手ぬぐい題字と剣道修行の目的
― 道場訓話における教育的指導 ―
T 手ぬぐい題字と道場訓
剣道は長い歴史をもっているが,その流れの中で時代の影響を受けながら自らの姿を変え,また逆に人や時代に対して影響をも与えてきた。つまり人を教育し時代の変革にも役に立ってきた。
それぞれの道場には道場訓があり,道場の壁などいつでも見えるところに掲げられたり,稽古時に面をつける際に使う手ぬぐいにも道場訓が染められていることが多い。今回,手ぬぐい題字の意味を考えることで教育的指導がどのようにあるべきかを考えてみたい。
U 手ぬぐい題字
1 智仁勇(ちじんゆう) 故 竹田弘太朗範士 名古屋鉄道社長
智仁勇(ちじんゆう) |
「知・仁・勇の三者は,天下の達徳なり」これは政治の根本が修身にあることから,
その修身を具体化した君臣・父子・夫婦・兄弟・朋友の五達道(五倫の道ともいう)と,それを実践する根本の徳である知(智)・仁・勇について述べた『中庸』の言葉である。
すなわち,物事をみとおす知(智),思いやり・まごころの仁,思い切りの勇,この三つが世の中で人々があまねくおさめるべき徳なのである。

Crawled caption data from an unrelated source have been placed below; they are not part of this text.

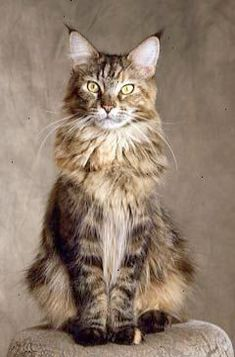 Maine Coons 101 Yes.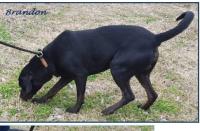 131wilmerbrandonnosehound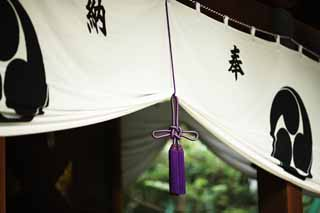 photo,material,free,landscape,picture,stock photo,Creative Commons,Hikawa Shrine curtain, Tomoe, Dedication, bunch, Shinto shrine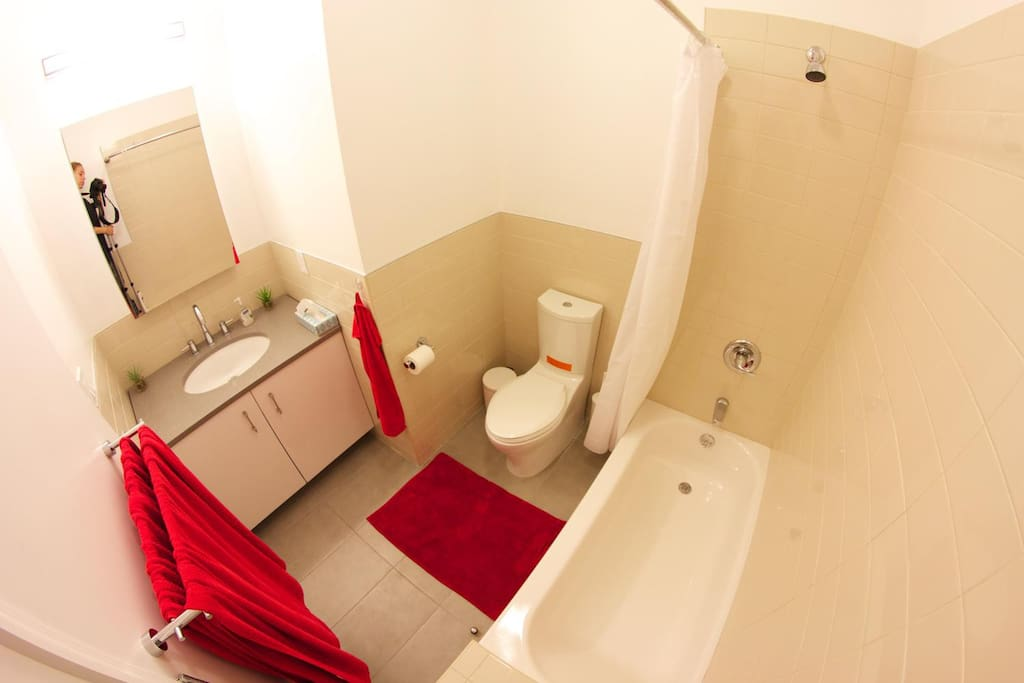 I Bedroom W Private Bathroom Flats For Rent In New York New York United States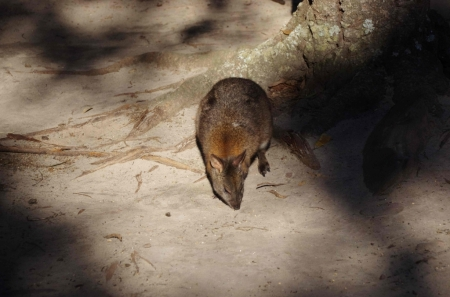 Either a red-necked Pademelon (Thylogale thetis) or a Tammar wallaby (Macropus eugenii)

剣道がめざすべき道においても同じことがいえる。何が正しいかを識る意の「智」,相手を理解する,相手の立場になってものが考えられる慈愛の心を「仁」,そして勇気をふるって打ち込む「勇」この智・仁・勇が一体となったものが剣の道である。しかしながら,正しいということにこだわると考えが狭くなり,頑固になる。慈悲,これに過ぎると弱くなる。また,勇,これに過ぎると蛮勇ということに陥りやすい。したがって正しいということにもとらわれない慈愛に満ちた力,これが剣道によって養われるところのものである。
2 晨睦(しんぼく)故 佐々木李邦範士 大阪産業大学教授
辞書によると「晨」は「あした。あさ。早朝。夜明け」,「睦」は「むつまじい。したしい。仲がよい」。そこで「晨睦」は「朝つとに起き,朝まだきに稽古する。その間はしたしくあれ」と解釈できる。「晨睦」とはつまり朝稽古を意味している。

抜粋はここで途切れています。